In France, during the first half of the 19th century, the grand master of the university (French: Grand-maître de l'Université) was a position and title associated with the head of the University of France. In some respects, it was the precursor to the Ministry of National Education (France).

== The grand master of the university under the First French Empire ==
The decree of March 17, 1808, placed a "grand master of the university" at the head of the Imperial University, created two years earlier by Napoleon. The grand master held the highest rank among the officials of the Imperial University (Article 29) and bore the title of "Titular of the Imperial University" (Article 34).

According to the articles of the decree:
- The Imperial University was governed by the grand master, who was appointed and removable by the emperor.
- He swore an oath before the emperor, following the same ceremonial as archbishops (decree of September 17, 1808).
- The grand master appointed administrative positions, chairs at colleges and lycées, academy officers, and university officials, as well as making all promotions within the teaching corps.
- He allocated chairs in faculties following competitive examinations, the procedures for which were determined by the university council.
- He managed scholarships and admissions to lycées.
- He granted teaching permissions to graduates meeting regulatory requirements.
- He presented the emperor with an annual report on educational establishments and the status of university personnel.
- He could impose disciplinary measures, including reprimand, censure, suspension, and transfer.
- The grand master ratified academic degrees and diplomas, organized university council sessions, and issued diplomas bearing the university seal.

The first grand master was Louis de Fontanes, appointed by Napoleon. A Catholic, Fontanes promoted the return of the Church in public education and worked with notable figures like Jacques-André Émery and the philosopher Louis de Bonald. Fontanes oversaw a council of advisors, including ecclesiastics like the Abbé de Bausset.

=== Grand Master's Attire ===
According to the decree of July 31, 1809, the grand master's ceremonial costume included a purple silk simarre, a belt with gold tassels, a robe edged with ermine, and a lace cravat. A violet toque bordered with gold completed the outfit.

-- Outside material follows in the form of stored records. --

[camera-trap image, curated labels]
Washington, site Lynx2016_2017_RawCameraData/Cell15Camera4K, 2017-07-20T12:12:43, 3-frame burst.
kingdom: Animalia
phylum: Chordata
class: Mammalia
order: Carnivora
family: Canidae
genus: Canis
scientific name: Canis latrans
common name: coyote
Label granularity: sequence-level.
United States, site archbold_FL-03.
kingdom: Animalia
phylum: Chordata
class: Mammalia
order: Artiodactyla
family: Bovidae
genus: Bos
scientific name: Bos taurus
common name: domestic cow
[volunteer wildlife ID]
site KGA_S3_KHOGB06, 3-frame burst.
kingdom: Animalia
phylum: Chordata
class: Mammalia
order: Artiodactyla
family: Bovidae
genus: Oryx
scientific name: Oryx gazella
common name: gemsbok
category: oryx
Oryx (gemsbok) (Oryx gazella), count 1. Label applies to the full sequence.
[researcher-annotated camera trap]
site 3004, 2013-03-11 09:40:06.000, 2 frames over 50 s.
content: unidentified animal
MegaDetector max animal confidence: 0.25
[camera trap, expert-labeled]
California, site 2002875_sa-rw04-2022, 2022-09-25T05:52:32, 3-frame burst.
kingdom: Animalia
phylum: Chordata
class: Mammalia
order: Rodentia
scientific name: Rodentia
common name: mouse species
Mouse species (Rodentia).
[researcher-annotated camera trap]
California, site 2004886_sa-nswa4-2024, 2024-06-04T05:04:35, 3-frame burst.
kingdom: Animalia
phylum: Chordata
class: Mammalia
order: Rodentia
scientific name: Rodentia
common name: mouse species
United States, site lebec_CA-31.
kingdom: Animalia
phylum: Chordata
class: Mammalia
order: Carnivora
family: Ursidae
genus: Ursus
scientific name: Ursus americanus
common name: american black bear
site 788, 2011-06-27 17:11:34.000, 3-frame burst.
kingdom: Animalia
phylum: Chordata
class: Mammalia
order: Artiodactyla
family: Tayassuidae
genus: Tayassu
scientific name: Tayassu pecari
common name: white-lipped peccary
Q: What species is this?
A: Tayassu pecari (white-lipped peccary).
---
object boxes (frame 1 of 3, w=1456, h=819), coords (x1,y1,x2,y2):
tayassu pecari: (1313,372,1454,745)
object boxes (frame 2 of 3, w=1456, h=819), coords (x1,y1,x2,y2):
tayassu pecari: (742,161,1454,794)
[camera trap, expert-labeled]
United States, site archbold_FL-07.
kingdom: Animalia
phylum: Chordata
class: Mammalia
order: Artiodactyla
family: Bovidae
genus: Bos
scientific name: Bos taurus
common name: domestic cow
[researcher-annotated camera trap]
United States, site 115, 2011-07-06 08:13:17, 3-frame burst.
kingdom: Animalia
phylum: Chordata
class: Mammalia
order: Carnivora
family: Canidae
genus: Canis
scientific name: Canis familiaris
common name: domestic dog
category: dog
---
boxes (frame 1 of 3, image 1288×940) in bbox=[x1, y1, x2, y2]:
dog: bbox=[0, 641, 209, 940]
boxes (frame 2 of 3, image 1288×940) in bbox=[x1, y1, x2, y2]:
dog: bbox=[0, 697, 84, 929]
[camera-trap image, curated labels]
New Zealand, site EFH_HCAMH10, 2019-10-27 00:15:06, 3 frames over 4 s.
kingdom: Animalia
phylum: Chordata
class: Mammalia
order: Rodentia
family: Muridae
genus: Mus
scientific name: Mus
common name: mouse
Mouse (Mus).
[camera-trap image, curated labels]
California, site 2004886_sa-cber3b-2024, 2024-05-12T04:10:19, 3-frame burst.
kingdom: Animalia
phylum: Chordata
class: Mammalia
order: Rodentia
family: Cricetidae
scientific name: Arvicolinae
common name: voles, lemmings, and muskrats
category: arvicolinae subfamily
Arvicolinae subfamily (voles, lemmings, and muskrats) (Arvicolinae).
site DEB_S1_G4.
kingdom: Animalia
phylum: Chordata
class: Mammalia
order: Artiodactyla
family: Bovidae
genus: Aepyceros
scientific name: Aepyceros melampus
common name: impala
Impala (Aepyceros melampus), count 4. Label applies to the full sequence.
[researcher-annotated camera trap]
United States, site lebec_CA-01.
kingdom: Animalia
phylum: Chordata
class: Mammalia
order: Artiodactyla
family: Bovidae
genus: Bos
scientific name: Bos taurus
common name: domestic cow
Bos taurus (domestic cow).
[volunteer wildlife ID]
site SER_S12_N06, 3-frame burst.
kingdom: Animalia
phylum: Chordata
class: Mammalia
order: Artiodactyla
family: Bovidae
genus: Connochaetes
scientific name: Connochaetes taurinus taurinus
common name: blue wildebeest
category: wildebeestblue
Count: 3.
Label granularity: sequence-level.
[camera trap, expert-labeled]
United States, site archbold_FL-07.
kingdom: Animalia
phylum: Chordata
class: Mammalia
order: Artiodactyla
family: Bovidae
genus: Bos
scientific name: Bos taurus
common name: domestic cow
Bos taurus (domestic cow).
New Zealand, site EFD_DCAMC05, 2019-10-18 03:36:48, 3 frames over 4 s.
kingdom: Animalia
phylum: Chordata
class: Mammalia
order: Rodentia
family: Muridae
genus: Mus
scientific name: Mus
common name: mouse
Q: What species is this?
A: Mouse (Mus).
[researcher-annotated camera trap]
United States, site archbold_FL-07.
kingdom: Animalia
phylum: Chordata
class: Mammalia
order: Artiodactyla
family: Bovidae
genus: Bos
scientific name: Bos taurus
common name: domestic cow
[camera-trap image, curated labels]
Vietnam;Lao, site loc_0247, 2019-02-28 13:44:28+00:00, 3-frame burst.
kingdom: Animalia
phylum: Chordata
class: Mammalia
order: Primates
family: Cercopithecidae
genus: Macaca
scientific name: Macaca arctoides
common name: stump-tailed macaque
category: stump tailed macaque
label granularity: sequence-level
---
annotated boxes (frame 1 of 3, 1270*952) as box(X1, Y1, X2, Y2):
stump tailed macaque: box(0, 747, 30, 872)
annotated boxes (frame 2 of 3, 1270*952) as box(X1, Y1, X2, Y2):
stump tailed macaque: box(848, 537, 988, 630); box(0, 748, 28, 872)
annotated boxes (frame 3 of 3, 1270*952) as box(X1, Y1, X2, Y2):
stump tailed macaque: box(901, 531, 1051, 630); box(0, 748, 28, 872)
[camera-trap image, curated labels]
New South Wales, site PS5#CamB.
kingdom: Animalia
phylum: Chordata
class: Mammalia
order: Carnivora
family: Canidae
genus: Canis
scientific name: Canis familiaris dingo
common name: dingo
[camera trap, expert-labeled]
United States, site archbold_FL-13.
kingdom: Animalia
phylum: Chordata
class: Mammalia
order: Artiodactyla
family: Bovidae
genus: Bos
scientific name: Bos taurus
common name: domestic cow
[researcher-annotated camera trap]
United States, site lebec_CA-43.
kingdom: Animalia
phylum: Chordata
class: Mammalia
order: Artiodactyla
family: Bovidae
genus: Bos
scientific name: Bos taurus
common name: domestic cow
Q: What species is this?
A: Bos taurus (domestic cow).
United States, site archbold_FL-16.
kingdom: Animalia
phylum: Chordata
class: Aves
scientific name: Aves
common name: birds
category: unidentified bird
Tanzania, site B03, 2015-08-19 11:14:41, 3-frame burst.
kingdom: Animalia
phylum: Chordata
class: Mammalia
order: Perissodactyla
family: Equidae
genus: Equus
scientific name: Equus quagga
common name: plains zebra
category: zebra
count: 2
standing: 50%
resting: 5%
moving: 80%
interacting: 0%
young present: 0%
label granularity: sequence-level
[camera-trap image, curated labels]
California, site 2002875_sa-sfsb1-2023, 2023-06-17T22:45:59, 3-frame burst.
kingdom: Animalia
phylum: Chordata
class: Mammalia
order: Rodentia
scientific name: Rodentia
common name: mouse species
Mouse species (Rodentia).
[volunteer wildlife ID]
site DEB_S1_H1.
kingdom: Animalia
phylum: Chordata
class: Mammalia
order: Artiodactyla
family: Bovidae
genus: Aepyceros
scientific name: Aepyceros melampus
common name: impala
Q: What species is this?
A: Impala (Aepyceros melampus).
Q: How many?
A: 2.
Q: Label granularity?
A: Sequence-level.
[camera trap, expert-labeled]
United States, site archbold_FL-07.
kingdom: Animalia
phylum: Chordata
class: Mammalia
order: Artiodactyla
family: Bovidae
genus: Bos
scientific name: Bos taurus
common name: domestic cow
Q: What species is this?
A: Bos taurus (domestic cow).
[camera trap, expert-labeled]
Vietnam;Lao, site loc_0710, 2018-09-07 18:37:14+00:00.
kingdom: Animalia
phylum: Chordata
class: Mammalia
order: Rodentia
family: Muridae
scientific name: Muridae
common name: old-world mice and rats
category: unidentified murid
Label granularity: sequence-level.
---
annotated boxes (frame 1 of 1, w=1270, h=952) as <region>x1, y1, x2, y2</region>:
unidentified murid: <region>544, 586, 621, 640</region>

== Survival of the position under the Bourbon Restoration and July Monarchy ==
Under King Louis XVIII, the grand master was initially retained until the royal ordinance of February 17, 1815, which dissolved the University of France and abolished the grand master and university council. During Napoleon's Hundred Days, the Imperial University and the grand master were reinstated. Following Louis XVIII's return, the university was maintained but the grand master and council were replaced by a Commission of Public Instruction.

In 1822, Louis XVIII restored the position, appointing Denis Frayssinous as grand master. By 1824, the grand master became secretary of state for the Department of Ecclesiastical Affairs and Public Instruction. Under the July Monarchy, the council of the university grew in importance, with a royal ordinance of 1845 reinstating the structure of 1808.

== Decline of the position ==
Following the French Revolution of 1848, the Catholic Party called for an end to the university's monopoly over education. The Falloux Law of March 15, 1850, abolished the system, and by 1852, under Minister Hippolyte Fortoul, the title of grand master was no longer used.